== Provided records ==

* Begin *

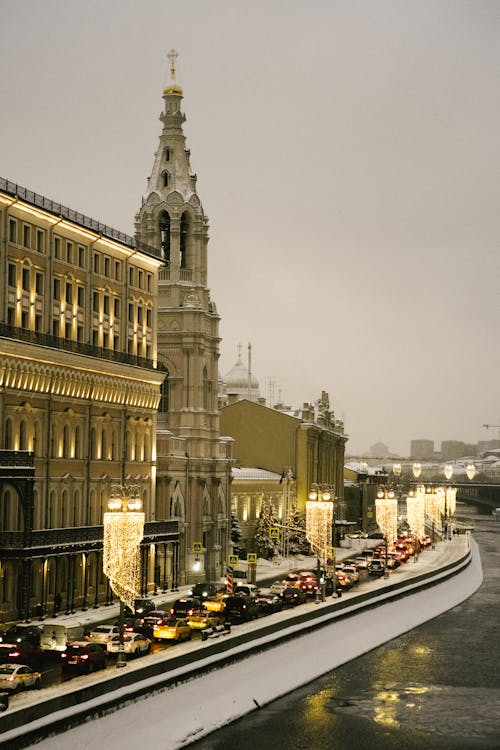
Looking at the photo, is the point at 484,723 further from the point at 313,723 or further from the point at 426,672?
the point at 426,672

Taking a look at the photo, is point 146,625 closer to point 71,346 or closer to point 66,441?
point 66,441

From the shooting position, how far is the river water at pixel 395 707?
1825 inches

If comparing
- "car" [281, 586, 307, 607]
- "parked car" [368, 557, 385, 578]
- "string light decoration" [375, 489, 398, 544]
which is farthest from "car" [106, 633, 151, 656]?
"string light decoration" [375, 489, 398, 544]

* End *
* Begin *

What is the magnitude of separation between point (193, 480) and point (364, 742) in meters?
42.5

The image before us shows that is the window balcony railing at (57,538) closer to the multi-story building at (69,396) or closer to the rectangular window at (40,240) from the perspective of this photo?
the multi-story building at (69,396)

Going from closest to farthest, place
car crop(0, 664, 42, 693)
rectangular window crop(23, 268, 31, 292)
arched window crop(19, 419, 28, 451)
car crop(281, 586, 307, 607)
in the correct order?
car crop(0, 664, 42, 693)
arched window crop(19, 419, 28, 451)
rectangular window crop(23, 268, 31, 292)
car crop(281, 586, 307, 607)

* End *

== What to produce ==
Reproduce every line of the listing between the line containing "Taking a look" and the line containing "1825 inches", inclusive, and shift each number in the answers (the point coordinates and the distance in inches) by -131.

== The answer ==
Taking a look at the photo, is point 146,625 closer to point 71,346 or closer to point 66,441?
point -65,310

From the shooting position, how far is the river water at pixel 395 707?
1694 inches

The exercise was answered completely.